Passò notti intere tra quegli scaffali e approfondì il vissuto di due antichi personaggi, che avevano trovato il primo supermercato, già pieno di tutti i prodotti necessari, apparentemente comparsi dal nulla. Continuò a leggere e approfondì la storia di un avido imprenditore, della nascita prima del monopolio, poi del duopolio e infine della concorrenza perfetta. Il supermercato, alla luce di quelle nuove informazioni, non sembrava più solo un posto dove far la spesa, ma un regalo divino, spedito da chissà quale entità superiore. Ma tutte quelle vicende, come già sapeva, avevano generato solo problemi che non erano ancora stati risolti. Perché il carrello avrebbe dovuto rappresentare l’abbondanza permanente, in un contesto del genere? Senza risposta, prese il cellulare di getto e cercò l’unico contatto che avrebbe potuto aiutarlo: Gjehm, un suo amico appassionato di filosofia e di religioni orientali, che forse avrebbe potuto leggere il significato dietro quel messaggio tanto criptico. Rispose dopo pochi squilli e gli sottopose l’agognata domanda, senza entrare nel dettaglio. Dall’altro lato del telefono, un breve silenzio. Poi rispose:
“Forse quelle parole non sono da prendere alla lettera, bensì potrebbero rappresentare una metafora.”

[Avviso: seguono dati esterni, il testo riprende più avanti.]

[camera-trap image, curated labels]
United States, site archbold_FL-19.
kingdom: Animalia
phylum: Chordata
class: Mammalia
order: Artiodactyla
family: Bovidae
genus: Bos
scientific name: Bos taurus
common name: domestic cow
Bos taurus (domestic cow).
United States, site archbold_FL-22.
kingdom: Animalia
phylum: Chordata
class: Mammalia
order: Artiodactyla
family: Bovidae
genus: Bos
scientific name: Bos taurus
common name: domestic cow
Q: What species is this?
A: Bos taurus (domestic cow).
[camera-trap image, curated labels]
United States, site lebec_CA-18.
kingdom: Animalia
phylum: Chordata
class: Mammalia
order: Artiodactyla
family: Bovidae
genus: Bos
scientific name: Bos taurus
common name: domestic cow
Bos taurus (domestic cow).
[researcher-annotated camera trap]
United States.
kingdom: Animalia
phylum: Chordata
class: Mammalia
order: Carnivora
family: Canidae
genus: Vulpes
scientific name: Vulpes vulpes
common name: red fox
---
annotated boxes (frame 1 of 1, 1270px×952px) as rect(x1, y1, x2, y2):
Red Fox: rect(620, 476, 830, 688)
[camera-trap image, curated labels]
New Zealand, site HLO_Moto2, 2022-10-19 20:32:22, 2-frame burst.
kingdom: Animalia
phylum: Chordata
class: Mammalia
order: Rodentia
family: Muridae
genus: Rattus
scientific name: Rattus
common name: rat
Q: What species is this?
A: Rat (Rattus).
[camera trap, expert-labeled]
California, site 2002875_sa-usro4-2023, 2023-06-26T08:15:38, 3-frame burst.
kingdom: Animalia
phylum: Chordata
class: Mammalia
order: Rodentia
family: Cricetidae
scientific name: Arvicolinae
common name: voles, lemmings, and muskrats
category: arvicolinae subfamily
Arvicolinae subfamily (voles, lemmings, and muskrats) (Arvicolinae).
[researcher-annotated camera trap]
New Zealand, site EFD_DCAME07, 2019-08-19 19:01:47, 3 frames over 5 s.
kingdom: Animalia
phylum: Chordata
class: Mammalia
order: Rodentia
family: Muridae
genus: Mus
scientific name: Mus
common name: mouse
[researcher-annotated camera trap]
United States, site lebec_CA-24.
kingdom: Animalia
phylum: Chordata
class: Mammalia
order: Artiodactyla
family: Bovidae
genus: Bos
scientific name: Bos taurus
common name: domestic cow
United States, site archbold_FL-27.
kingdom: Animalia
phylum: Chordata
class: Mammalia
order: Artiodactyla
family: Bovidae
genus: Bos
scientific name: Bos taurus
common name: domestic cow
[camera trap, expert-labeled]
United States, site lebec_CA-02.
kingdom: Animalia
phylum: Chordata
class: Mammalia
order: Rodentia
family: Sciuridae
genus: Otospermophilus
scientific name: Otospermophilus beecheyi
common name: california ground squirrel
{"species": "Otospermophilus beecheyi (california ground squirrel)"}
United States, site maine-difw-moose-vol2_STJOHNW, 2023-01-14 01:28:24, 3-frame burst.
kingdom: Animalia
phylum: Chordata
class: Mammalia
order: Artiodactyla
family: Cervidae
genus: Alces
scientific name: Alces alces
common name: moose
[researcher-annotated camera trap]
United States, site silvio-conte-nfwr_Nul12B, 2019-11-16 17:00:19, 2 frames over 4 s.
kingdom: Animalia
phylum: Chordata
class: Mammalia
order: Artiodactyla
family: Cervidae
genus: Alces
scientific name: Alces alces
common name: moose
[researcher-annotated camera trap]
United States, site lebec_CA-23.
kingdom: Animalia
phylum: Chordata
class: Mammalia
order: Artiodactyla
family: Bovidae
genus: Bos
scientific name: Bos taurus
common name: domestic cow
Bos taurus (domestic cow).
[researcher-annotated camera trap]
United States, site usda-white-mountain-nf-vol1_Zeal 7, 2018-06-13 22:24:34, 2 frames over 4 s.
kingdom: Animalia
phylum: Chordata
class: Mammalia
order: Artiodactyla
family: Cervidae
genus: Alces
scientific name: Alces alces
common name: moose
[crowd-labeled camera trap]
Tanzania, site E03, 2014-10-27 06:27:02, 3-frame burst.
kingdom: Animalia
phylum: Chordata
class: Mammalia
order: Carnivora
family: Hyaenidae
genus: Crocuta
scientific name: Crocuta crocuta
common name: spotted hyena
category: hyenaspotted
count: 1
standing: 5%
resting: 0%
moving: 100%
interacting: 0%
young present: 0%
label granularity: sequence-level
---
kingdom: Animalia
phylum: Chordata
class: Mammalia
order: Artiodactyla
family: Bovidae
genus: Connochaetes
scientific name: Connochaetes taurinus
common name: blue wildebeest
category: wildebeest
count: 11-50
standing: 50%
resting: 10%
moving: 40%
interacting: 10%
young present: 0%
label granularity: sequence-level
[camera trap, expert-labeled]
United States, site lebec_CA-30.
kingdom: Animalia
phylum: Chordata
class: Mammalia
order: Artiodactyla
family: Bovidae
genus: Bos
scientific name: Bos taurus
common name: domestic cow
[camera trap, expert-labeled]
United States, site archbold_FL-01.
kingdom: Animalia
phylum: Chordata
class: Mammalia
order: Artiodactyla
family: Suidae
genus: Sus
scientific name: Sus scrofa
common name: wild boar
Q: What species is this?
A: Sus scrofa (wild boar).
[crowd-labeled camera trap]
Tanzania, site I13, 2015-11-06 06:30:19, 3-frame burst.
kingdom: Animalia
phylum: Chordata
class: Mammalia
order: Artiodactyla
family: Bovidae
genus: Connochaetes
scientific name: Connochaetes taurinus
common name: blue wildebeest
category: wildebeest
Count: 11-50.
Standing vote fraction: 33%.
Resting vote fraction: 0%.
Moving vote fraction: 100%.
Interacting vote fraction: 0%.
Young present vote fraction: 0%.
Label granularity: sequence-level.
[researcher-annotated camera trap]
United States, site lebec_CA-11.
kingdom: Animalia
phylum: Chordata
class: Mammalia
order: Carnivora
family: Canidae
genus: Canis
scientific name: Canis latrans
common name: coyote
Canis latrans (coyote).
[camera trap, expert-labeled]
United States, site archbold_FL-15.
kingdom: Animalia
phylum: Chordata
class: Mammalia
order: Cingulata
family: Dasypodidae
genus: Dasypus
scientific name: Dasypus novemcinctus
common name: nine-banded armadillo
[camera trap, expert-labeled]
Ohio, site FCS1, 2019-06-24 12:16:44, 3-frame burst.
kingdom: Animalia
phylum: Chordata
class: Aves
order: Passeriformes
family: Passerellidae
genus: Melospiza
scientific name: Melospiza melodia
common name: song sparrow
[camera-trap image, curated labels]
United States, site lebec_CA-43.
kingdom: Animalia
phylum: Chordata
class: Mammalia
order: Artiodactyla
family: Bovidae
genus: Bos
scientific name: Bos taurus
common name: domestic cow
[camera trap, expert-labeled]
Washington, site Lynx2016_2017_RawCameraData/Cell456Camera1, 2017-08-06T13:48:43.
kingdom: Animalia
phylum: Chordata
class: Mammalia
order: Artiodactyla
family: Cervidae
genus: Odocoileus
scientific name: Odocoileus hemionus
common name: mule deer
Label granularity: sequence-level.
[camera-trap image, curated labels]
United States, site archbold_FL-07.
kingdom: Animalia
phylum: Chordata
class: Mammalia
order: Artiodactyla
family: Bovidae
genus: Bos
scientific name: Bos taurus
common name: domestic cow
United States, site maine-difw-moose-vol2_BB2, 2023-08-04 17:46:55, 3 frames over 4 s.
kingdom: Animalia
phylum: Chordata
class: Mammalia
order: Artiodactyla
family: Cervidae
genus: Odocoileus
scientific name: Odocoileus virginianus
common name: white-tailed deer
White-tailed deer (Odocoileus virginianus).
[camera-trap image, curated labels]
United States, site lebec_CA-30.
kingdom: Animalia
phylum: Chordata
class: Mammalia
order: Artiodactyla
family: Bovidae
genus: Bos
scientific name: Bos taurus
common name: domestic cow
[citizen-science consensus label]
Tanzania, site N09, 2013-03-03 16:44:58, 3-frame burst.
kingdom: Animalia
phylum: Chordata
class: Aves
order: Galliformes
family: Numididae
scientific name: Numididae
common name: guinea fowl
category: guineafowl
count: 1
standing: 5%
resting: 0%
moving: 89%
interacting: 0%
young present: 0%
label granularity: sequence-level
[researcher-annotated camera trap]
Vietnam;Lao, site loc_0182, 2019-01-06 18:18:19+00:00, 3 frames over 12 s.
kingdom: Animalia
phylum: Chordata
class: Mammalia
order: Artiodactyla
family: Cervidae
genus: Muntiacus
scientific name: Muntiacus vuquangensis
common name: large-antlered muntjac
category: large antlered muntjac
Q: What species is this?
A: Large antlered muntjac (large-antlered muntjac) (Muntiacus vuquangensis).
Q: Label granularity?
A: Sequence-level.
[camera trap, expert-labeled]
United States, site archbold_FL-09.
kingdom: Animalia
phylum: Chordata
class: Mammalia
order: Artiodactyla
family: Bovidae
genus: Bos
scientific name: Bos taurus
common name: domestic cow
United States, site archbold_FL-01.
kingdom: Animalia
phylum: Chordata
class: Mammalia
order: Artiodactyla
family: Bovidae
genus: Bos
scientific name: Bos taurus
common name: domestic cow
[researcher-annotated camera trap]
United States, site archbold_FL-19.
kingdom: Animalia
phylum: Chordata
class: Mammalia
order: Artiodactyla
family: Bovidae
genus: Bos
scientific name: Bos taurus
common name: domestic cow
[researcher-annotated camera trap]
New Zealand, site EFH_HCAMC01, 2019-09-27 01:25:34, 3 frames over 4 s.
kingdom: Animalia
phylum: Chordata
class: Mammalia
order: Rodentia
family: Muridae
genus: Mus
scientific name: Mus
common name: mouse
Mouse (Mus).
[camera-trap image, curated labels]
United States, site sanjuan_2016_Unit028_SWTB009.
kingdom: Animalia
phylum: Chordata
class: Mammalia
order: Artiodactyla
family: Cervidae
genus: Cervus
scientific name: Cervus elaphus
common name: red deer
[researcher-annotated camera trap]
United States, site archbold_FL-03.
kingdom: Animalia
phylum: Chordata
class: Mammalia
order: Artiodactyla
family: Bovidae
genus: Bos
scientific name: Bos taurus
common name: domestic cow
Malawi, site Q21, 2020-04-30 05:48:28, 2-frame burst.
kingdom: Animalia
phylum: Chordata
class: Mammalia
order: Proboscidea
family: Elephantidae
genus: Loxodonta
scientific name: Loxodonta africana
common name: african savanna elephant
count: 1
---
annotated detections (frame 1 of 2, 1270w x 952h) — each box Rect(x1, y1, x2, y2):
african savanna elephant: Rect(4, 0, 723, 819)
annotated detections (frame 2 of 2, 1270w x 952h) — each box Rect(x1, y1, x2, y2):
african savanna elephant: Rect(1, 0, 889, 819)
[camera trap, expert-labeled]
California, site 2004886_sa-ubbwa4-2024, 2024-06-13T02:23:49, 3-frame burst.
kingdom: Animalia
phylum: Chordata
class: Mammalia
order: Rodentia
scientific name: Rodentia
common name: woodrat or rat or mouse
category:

Jeihjeih si illuminò: il carrello di cui si stava parlando era in realtà riferito a qualcosa di più profondo. Cosa poteva essere l’abbondanza permanente, se non la salvezza dell’essere umano? Se fosse giunta, la gente avrebbe potuto fare a meno dei supermercati e vivere della ricchezza offerta dal Grande Aukan, portata ovviamente grazie ad un carrello. Ma mancava qualcosa: perché la profezia non si era ancora avverata? Forse che quella divinità stesse aspettando un momento specifico per arrivare? Poi capì: ricordò tutto quello che aveva studiato e di tutte le vicende susseguitesi nella storia. Il motivo per cui l’abbondanza permanente non era ancora giunta è che l'umanità doveva guadagnarsela, cessando i suoi istinti più avidi ed egoistici, scatenati proprio dal primo supermercato. L’unico modo per farlo era unire le forze e superare la cieca concorrenza, fondendo tutti i supermercati sotto un unico nome, come se fosse il primo. Solo così si sarebbe avverata la profezia del Carrello.